Ткнув пальцем в сторону густой рощи, Тугдаме перешел на шепот:
— Они волхвы, самим Правителем посланные. Не подведи меня, Малюта.
Удивленно окинув взглядом Рыжего, медведич хмыкнул:
— Молод он больно… Я думал, волхвы постарше будут. — И словно спохватившись, подступился к воеводе, прошипев: — Как же так, Тугдаме?! Почему ты меня в сечу не берешь? Ты же… Ты же знаешь, моя тысяча самой сильной в бою будет!
— Знаю, Малюта. Все знаю, потому лишь тебе и по силам наказ мой исполнить. Говори, Рыжий, чего делать надобно.
Волхв кивнул, по-свойски хлопнув Малюту по плечу и улыбнувшись:
— Не боись, тысяцкий, на нашу долю самое сложное досталось. Выжить мы обязаны, покуда дружина наша насмерть биться будет. И не просто выжить, а еще и девку в полон нужную взять. Ну то уж моя забота. А пойдем мы с тобой рощей…

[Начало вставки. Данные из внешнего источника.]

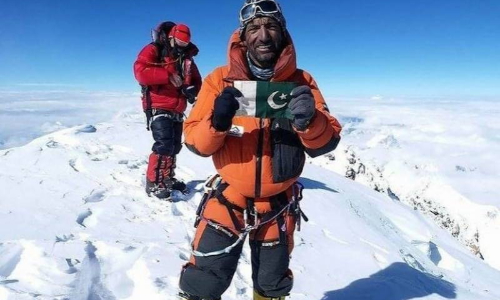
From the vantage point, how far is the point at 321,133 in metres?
2.85

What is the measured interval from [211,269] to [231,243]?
0.91 ft

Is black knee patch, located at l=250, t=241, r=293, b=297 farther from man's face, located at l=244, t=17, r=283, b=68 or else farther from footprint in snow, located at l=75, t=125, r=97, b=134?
footprint in snow, located at l=75, t=125, r=97, b=134

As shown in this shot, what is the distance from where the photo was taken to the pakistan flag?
2734 mm

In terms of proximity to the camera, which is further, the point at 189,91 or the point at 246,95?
the point at 189,91

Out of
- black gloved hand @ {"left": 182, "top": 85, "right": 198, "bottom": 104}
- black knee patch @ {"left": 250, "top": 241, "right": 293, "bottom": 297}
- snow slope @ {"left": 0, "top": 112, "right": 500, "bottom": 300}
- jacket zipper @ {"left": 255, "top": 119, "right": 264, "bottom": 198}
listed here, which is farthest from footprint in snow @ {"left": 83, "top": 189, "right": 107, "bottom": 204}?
jacket zipper @ {"left": 255, "top": 119, "right": 264, "bottom": 198}

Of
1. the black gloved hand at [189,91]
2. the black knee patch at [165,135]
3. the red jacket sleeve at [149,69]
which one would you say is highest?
the red jacket sleeve at [149,69]

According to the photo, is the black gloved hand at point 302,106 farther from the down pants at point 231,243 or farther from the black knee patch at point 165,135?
the black knee patch at point 165,135

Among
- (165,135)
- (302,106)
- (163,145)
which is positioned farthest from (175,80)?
(302,106)

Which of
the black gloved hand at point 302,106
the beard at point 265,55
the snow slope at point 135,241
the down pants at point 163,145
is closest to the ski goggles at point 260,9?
the beard at point 265,55

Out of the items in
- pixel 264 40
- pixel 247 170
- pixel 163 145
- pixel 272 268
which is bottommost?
pixel 272 268

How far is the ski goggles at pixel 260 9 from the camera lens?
Answer: 3005 millimetres

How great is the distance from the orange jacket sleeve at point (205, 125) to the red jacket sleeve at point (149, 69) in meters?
3.74

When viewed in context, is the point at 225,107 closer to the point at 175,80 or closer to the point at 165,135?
the point at 175,80

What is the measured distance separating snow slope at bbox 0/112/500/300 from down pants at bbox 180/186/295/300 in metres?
1.24
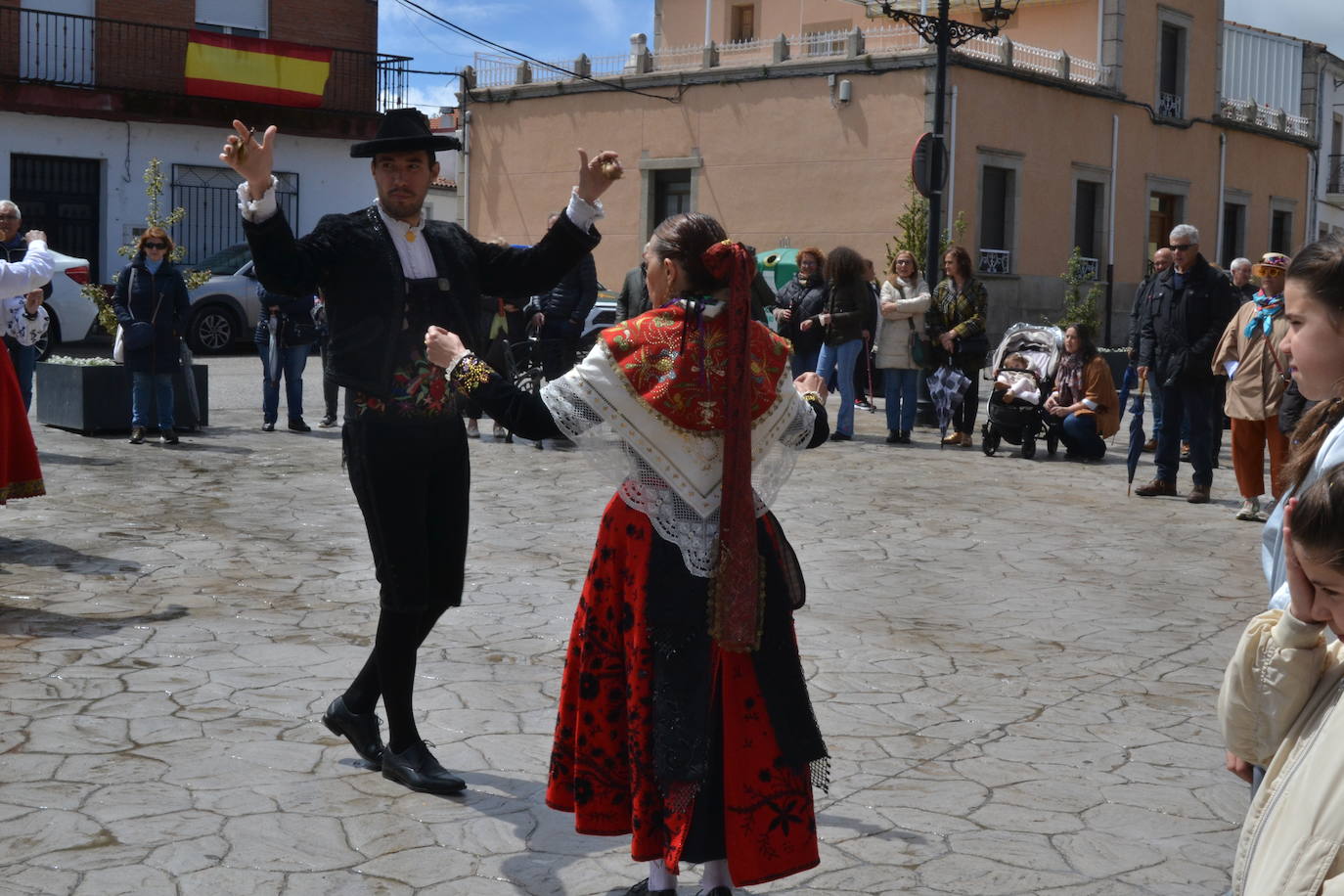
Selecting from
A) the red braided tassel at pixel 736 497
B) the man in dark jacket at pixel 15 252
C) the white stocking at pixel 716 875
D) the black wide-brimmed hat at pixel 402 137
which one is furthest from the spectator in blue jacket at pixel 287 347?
the white stocking at pixel 716 875

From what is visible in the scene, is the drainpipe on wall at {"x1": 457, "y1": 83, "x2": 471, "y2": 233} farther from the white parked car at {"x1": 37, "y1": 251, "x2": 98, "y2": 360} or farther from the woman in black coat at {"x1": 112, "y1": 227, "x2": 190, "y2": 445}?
the woman in black coat at {"x1": 112, "y1": 227, "x2": 190, "y2": 445}

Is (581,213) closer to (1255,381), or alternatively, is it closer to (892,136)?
(1255,381)

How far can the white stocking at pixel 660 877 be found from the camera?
3.73 metres

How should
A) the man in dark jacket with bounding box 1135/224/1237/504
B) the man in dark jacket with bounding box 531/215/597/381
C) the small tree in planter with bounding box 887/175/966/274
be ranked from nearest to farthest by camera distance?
the man in dark jacket with bounding box 1135/224/1237/504, the man in dark jacket with bounding box 531/215/597/381, the small tree in planter with bounding box 887/175/966/274

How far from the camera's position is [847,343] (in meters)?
13.8

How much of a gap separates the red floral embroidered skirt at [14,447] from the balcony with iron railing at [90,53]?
2144cm

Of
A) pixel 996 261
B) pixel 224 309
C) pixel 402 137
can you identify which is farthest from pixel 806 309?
pixel 996 261

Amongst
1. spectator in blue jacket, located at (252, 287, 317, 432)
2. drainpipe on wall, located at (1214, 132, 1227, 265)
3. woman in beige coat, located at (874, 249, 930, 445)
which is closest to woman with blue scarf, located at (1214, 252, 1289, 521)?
woman in beige coat, located at (874, 249, 930, 445)

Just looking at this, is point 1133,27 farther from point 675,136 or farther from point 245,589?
point 245,589

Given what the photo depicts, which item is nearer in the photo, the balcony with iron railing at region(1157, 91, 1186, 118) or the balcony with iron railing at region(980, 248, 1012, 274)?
the balcony with iron railing at region(980, 248, 1012, 274)

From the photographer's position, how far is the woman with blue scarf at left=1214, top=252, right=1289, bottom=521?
30.5 feet

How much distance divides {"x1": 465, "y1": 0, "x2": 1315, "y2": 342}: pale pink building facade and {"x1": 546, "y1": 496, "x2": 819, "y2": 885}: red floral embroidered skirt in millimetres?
24169

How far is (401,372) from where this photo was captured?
4469 mm

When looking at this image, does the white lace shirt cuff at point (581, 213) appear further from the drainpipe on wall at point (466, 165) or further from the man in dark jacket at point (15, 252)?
the drainpipe on wall at point (466, 165)
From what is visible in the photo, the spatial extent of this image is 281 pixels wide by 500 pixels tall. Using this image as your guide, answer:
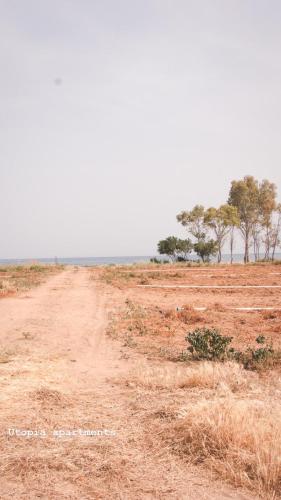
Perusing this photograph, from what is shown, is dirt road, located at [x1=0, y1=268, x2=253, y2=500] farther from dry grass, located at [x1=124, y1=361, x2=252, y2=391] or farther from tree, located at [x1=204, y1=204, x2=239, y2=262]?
tree, located at [x1=204, y1=204, x2=239, y2=262]

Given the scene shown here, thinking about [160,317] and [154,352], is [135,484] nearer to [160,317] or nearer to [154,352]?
[154,352]

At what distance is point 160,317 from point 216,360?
526 centimetres

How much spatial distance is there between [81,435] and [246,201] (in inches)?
2347

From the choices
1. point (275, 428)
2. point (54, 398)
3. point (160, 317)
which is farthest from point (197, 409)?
point (160, 317)

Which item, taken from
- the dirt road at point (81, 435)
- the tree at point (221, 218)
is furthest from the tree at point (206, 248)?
the dirt road at point (81, 435)

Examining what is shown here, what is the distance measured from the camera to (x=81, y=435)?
409 centimetres

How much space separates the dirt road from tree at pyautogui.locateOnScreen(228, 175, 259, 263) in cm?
5501

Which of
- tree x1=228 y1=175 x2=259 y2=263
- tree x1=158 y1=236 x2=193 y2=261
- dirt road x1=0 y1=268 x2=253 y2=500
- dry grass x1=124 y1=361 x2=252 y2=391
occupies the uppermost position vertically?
tree x1=228 y1=175 x2=259 y2=263

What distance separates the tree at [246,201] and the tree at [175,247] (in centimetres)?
901

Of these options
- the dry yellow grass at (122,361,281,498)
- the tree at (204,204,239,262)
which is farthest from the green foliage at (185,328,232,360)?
the tree at (204,204,239,262)

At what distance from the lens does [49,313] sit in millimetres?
12867

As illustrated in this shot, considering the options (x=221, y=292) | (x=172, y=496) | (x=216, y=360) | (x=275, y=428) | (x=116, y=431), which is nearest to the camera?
(x=172, y=496)

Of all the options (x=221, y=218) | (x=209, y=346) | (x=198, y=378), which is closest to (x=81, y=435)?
(x=198, y=378)

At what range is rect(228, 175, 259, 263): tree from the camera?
60156 mm
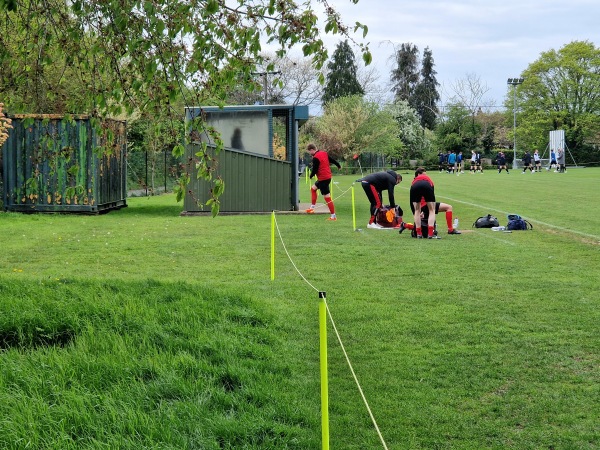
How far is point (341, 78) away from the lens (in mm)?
87500

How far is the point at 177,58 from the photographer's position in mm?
6094

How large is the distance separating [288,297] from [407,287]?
160cm

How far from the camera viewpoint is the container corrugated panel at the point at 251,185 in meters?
21.0

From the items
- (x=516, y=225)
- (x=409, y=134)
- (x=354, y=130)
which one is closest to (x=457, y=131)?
(x=409, y=134)

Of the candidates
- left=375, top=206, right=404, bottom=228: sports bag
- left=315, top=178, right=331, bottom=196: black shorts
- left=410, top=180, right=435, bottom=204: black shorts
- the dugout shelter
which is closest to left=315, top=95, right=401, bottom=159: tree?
the dugout shelter

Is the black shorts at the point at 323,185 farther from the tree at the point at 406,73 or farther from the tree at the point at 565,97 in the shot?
the tree at the point at 406,73

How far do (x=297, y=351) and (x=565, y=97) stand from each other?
7717 centimetres

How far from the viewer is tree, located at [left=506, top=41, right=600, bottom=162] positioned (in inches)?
2930

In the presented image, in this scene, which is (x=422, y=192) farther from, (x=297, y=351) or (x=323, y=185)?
(x=297, y=351)

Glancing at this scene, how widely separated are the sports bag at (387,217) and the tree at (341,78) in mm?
70486

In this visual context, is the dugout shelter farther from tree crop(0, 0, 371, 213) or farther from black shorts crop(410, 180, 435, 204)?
tree crop(0, 0, 371, 213)

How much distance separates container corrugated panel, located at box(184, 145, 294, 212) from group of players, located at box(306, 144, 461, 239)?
1001mm

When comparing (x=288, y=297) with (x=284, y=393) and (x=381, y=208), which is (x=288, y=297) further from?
(x=381, y=208)

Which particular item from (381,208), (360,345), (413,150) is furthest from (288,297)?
(413,150)
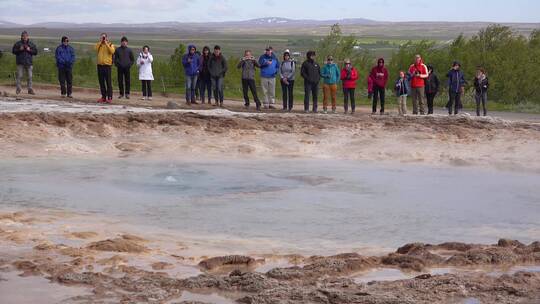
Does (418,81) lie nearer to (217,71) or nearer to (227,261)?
(217,71)

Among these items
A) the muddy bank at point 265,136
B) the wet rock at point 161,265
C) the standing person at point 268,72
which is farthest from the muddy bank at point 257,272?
the standing person at point 268,72

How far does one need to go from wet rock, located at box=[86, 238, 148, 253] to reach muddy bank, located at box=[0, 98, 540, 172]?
707 centimetres

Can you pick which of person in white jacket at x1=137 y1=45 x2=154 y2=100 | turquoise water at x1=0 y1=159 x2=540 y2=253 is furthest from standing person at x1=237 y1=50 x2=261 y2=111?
turquoise water at x1=0 y1=159 x2=540 y2=253

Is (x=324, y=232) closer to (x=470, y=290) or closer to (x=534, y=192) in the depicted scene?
(x=470, y=290)

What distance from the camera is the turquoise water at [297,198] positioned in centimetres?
1082

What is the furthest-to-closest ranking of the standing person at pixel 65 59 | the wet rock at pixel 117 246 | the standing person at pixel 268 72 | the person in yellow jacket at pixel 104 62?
the standing person at pixel 268 72 < the standing person at pixel 65 59 < the person in yellow jacket at pixel 104 62 < the wet rock at pixel 117 246

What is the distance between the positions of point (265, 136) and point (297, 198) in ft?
18.3

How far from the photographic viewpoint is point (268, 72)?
76.2ft

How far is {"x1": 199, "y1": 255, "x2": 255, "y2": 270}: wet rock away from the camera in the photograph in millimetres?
8703

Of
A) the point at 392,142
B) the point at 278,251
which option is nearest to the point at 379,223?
the point at 278,251

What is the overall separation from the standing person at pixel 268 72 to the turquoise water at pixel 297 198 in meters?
6.97

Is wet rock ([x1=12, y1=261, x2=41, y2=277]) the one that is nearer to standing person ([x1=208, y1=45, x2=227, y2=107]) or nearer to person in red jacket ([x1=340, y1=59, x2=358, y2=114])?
standing person ([x1=208, y1=45, x2=227, y2=107])

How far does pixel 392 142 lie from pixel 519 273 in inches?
389

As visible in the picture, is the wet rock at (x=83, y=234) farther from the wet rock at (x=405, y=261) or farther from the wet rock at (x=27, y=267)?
the wet rock at (x=405, y=261)
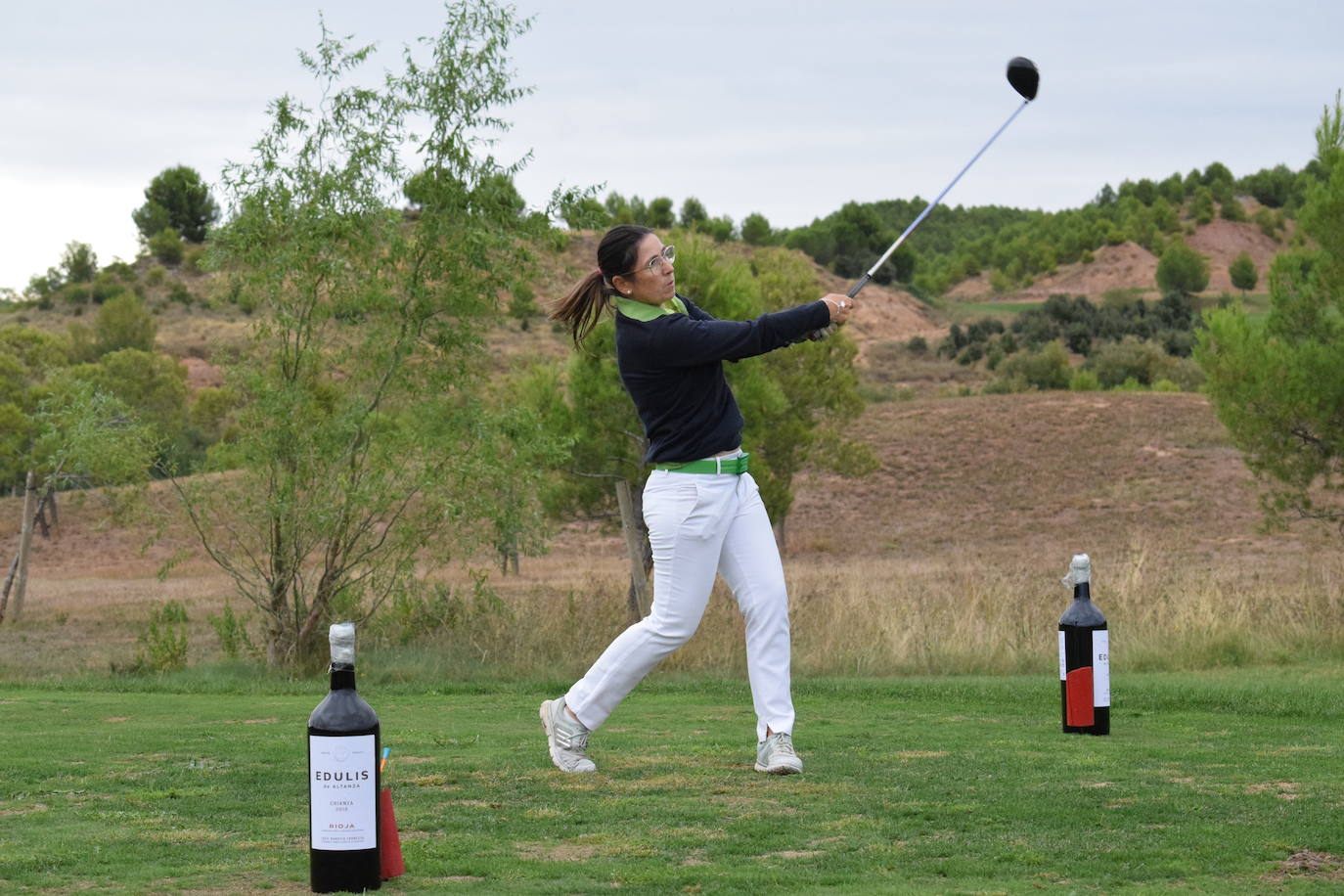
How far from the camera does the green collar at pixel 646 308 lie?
263 inches

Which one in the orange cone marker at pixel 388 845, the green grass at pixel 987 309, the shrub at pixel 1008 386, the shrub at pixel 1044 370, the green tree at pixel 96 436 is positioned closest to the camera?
the orange cone marker at pixel 388 845

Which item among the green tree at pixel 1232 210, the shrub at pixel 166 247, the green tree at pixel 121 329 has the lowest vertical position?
the green tree at pixel 121 329

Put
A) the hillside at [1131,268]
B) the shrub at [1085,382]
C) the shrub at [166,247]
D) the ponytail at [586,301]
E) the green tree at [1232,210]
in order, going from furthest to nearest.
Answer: the green tree at [1232,210] → the hillside at [1131,268] → the shrub at [166,247] → the shrub at [1085,382] → the ponytail at [586,301]

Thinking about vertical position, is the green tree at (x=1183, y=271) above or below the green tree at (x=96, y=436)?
above

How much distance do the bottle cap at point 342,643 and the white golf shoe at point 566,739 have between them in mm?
2307

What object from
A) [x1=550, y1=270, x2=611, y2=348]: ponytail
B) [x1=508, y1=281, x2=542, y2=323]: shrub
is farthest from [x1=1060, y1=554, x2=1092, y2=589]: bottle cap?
[x1=508, y1=281, x2=542, y2=323]: shrub

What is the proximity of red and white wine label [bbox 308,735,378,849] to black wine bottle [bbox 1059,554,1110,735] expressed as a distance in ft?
13.7

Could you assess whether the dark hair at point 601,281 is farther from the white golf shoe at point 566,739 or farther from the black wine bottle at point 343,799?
the black wine bottle at point 343,799

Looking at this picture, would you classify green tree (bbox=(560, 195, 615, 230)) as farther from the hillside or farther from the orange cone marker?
the hillside

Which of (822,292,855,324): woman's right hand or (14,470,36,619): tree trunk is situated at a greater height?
(822,292,855,324): woman's right hand

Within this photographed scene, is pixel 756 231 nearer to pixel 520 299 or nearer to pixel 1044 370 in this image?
pixel 1044 370

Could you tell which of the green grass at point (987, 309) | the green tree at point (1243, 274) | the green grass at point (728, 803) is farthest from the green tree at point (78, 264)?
Result: the green grass at point (728, 803)

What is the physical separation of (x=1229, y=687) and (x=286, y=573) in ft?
28.4

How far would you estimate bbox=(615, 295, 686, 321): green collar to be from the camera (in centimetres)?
668
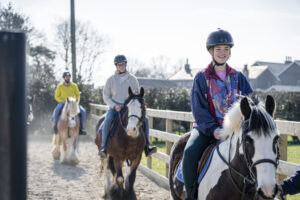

— Девку в полон?! Да чтоб я…
— Да не горячись, медведич. Девка та ведьма, потому и не девка она вовсе, — нахмурившись, волхв продолжил: — Рощей, говорю, пойдем! Никто нас не заметит. Главное, чтобы вои твои языки за зубами держали. С тылу зайдем, и как битва жару наберет, так и ударим. И тут уж, тысяцкий, коли в самое сердце не попадем — не сносить нам с тобой головы. Баеджирты твои должны по телам нам дорогу проложить, себя не жалеючи. И заслонить нас собою, как назад с добычей уходить станем.
Рыжий облегченно вздохнул, весело подмигнув Малюте.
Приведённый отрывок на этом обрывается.